• Extrahierter Text:
GUNJAN SAXENA: THE KARGIL GIRL (2020) ist vor allem ein Film über die Verwirklichung eines scheinbar unmöglichen Traums. Von klein auf will das 1975 geborene Mädchen Gunjan Saxena Pilotin sein und fliegen. Dafür tut sie alles, aber immer wieder sind die Widerstände größer als erwartet, sodass sie wiederholt kurz davor ist aufzugeben. Bis sie bei der indischen Luftwaffe ihre Chance suchen kann. Auf diese plötzliche Möglichkeit, die sich ihr durch eine neue Rekrutierungspolitik eröffnet, macht sie ihr Vater, selbst Offizier, nicht nur aufmerksam. Der Vater an sich ist es, der sie immer wieder aufmuntert weiterzumachen, nicht aufzugeben, der sie auch vor den aggressiv-traditionellen Ansichten des Bruders beschützt. Der wahre Kern des Films ist also weniger das Militär, sondern dieses Vater-Tochter-Verhältnis, das sich später bei einem älteren, sie fördernden Offizier, im Kleinen wiederholen wird.
Und an sich wird diese Vater-Tochter-Geschichte durchaus hübsch, nett erzählt. Wenn mich nicht irgendwas irritiert hätte. Denn auch wenn die reale Gunjan Saxena selbst irgendwie an dem Projekt beteiligt war, stellt sich schon bei diesem Teil des Films die Frage, wie authentisch das alles eigentlich ist. Das ist zwar nicht unbedingt etwas, dass an sich bedeutsam sein muss, aber ich hatte beim Sehen des Films ein seltsames Deja-vu-Feeling, schob es aber zunächst auf die Tatsache, dass man solch eine Geschichte ja nicht zum ersten Mal erzählt bekommt. Aber dann wurde mir klar, dass es mich an den Malayalam-Film UJARE (2019) erinnerte, wo das spätere Säureopfer unbedingt Pilotin werden will und dabei bedingungslos von ihrem Vater unterstützt wird.

• Rohdaten:

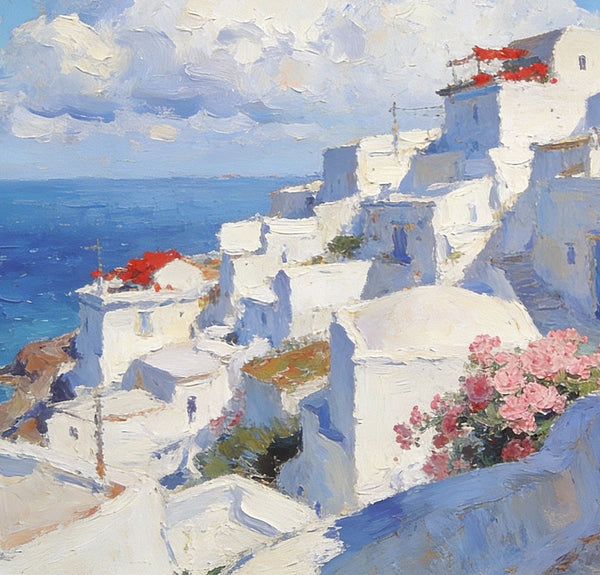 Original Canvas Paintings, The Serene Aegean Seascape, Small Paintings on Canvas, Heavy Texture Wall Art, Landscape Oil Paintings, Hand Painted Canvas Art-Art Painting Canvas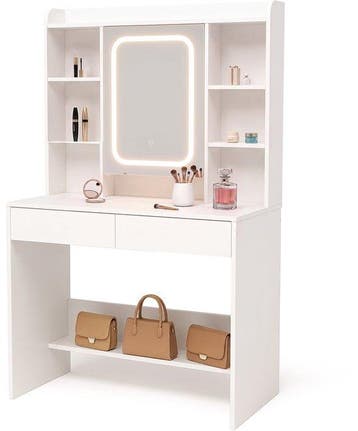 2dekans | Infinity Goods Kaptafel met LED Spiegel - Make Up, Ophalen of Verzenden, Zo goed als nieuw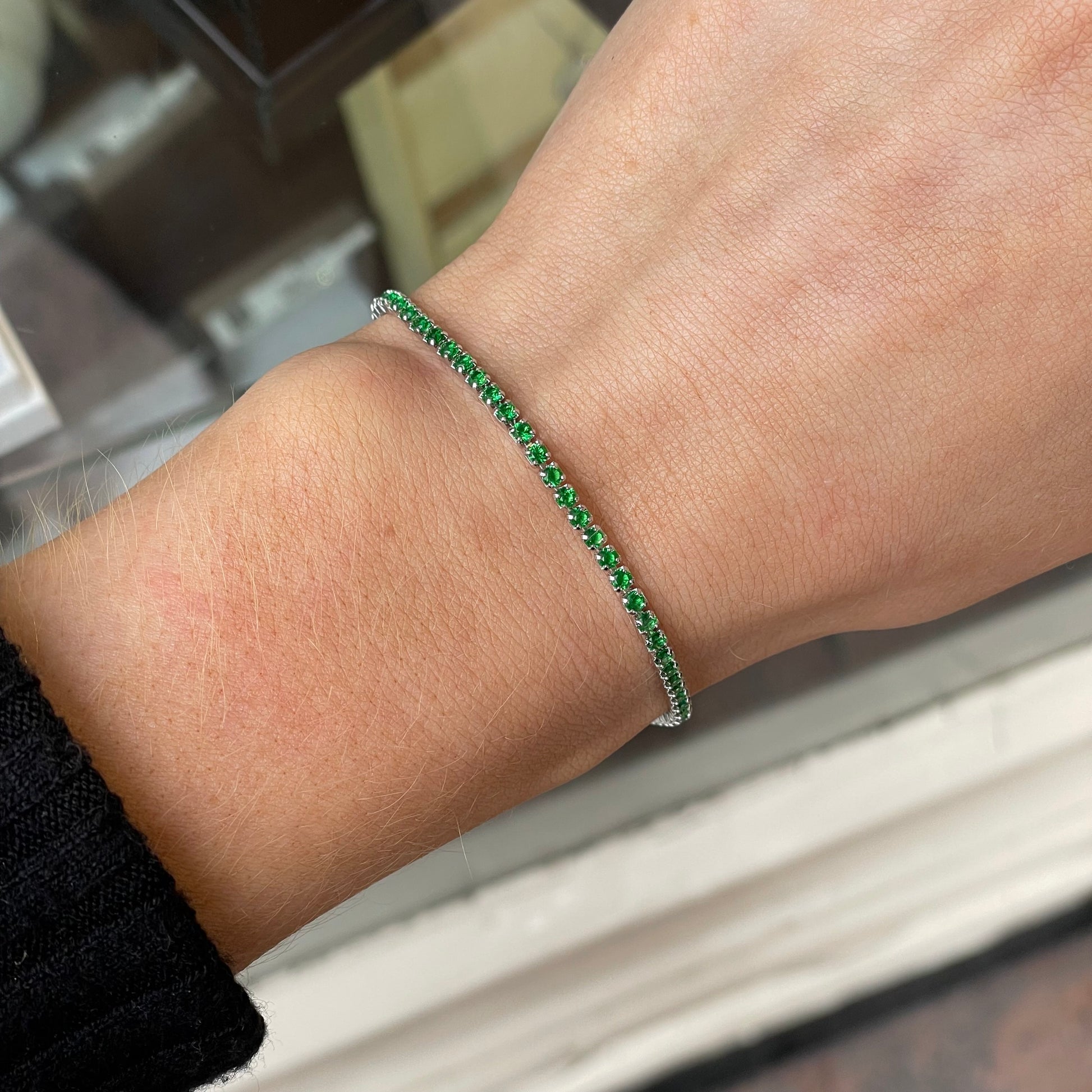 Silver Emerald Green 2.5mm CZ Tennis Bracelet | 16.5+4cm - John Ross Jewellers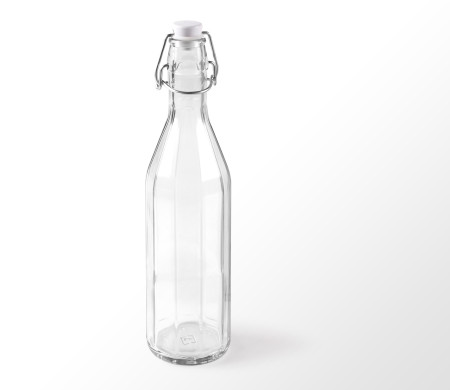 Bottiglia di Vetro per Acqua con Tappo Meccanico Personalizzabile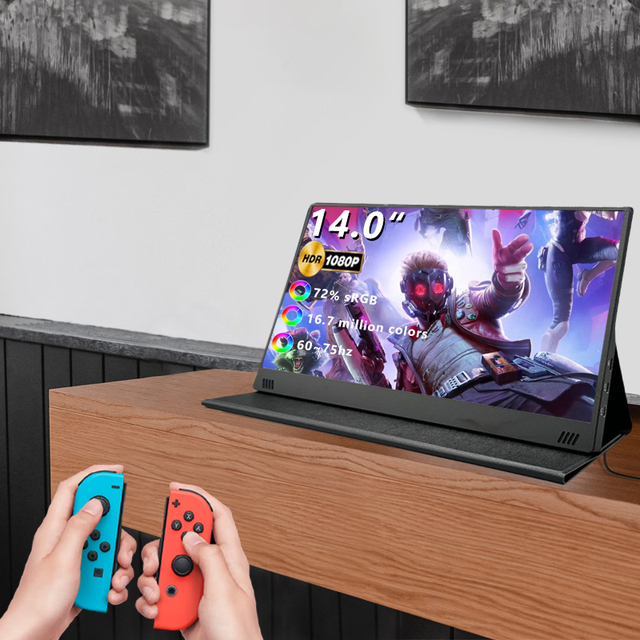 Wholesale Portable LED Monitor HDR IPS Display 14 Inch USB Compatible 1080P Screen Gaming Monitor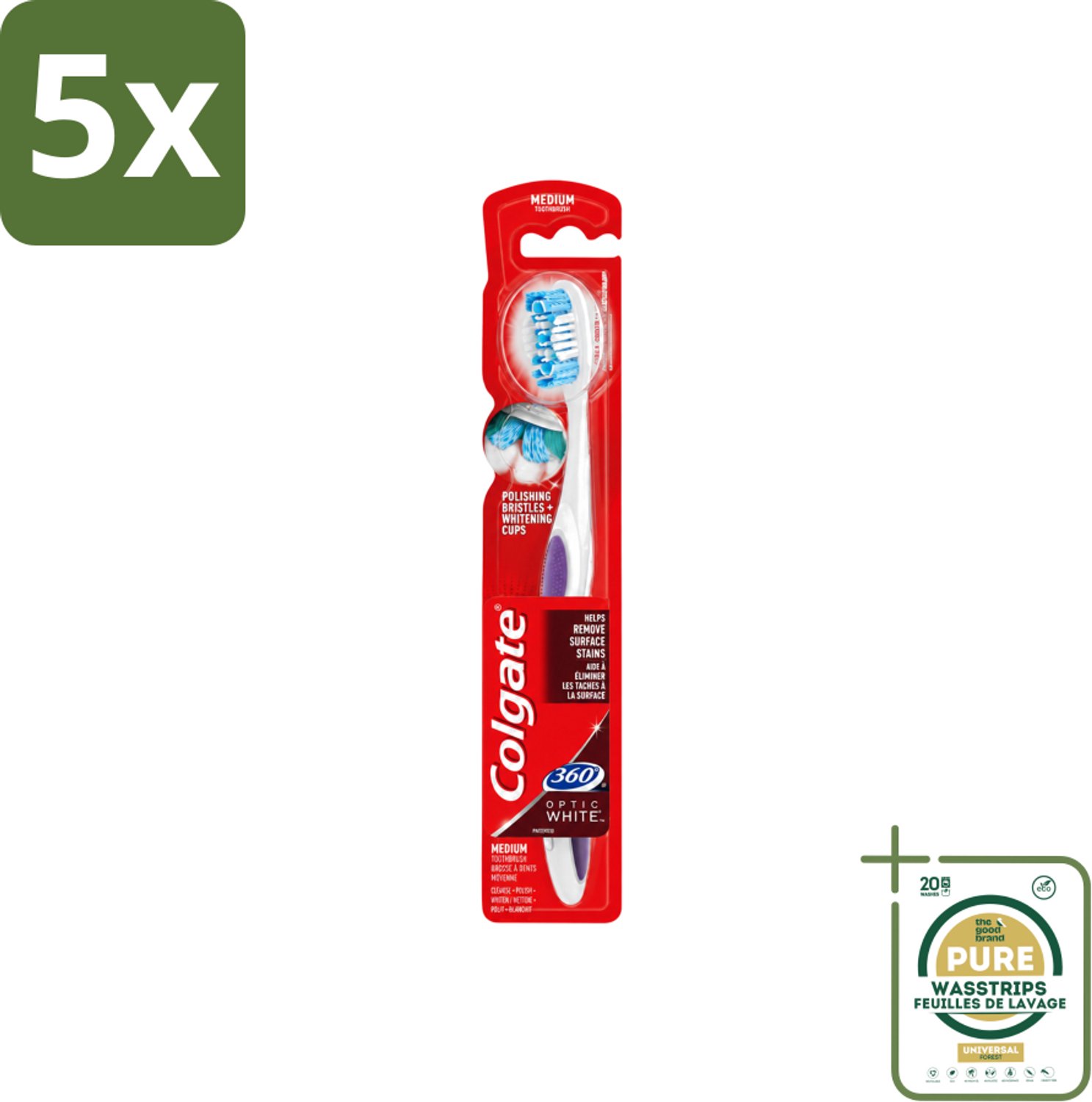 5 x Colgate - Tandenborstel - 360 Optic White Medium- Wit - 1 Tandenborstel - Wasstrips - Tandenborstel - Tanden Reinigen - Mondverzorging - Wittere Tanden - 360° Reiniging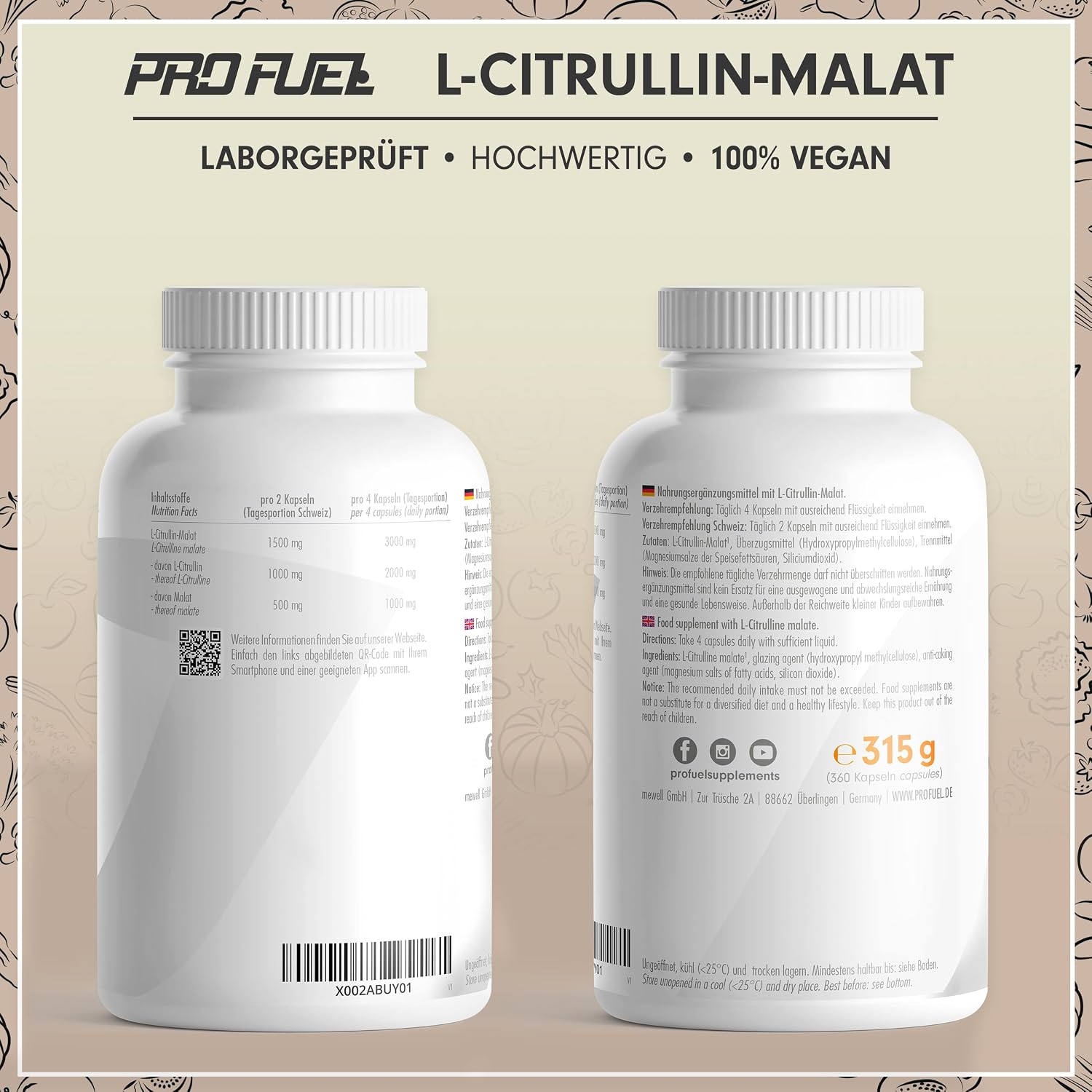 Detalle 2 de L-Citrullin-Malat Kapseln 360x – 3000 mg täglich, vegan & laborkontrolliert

• Arbeitsauftrag: Führe die Filmbesprechung zu GUNJAN SAXENA: THE KARGIL GIRL weiter, und zwar im Anschluss an ihren letzten Satz.

• Lösung:
Als Saxena es dann tatsächlich in die Armee zur begehrten Ausbildung zur Hubschrauberpilotin geschafft hat, ist sie die einzige Frau dort und es wartet überall Widerstand. Mit aller Kraft macht der Film sie zur Solo-Heldin, um dann die Story in das klassische Gut-Böse-Schema zu pressen. Denn eine Heldin braucht Gegnerschaft, um sich zu beweisen. Und wie es sich gehört für einen Armeefilm, ist es besonders ihr Ausbilder, der sie terrorisiert, der ihr klarmachen will, dass sie als Frau nicht die richtige Härte für den Krieg hat.
Und ab da vergisst man lieber, dass das alles angeblich inspiriert ist von einer echten Geschichte, denn erzählt wird es so offensichtlich klischeehaft und grob holzschnittartig und nach Standard-Muster, dass man spätestens jetzt weiß, an einen ganz beliebigen Armeefilm nach Baukastenprinzip geraten zu sein. Und auch hier kann man übrigens ein Deja-vu haben. Denn am Ende rettet Saxena ihrem Ausbilder das Leben. Das erfordert nicht nur die Dramaturgie. Das gibt es zufälligerweise auch in dem thematisch verwandten US-Erfolgsfilm DIE AKTE JANE (1997) von Ridley Scott. Aber das war ein Film, der die Fiktion seiner unterhaltsam militaristisch-feministischen Phantasie ja gar nicht verleugnete. Allein der Originaltitel G.I. JANE, statt des Ausdrucks „G.I. Joe“, gab dem Ganzen etwas Allgemeines. GUNJAN SAXENA hingegen arbeitet mit dem Namen einer historischen Person.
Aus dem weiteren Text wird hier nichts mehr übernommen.